[Given information Boundary: Start]

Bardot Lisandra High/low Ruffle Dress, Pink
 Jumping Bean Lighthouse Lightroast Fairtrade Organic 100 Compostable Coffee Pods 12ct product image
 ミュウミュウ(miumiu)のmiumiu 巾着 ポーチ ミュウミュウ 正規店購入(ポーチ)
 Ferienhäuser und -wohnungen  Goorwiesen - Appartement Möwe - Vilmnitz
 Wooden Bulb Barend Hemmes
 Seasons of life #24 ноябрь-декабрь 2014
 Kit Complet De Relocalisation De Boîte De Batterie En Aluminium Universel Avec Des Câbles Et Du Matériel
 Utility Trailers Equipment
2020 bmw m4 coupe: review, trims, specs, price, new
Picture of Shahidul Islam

[Given information Boundary: End]

**Exercise**: Print all of the lines above so that each one matches its original exactly.

**Output of the exercise**:
Bardot Lisandra High/low Ruffle Dress, Pink
 Jumping Bean Lighthouse Lightroast Fairtrade Organic 100 Compostable Coffee Pods 12ct product image
 ミュウミュウ(miumiu)のmiumiu 巾着 ポーチ ミュウミュウ 正規店購入(ポーチ)
 Ferienhäuser und -wohnungen  Goorwiesen - Appartement Möwe - Vilmnitz
 Wooden Bulb Barend Hemmes
 Seasons of life #24 ноябрь-декабрь 2014
 Kit Complet De Relocalisation De Boîte De Batterie En Aluminium Universel Avec Des Câbles Et Du Matériel
 Utility Trailers Equipment
2020 bmw m4 coupe: review, trims, specs, price, new
Picture of Shahidul Islam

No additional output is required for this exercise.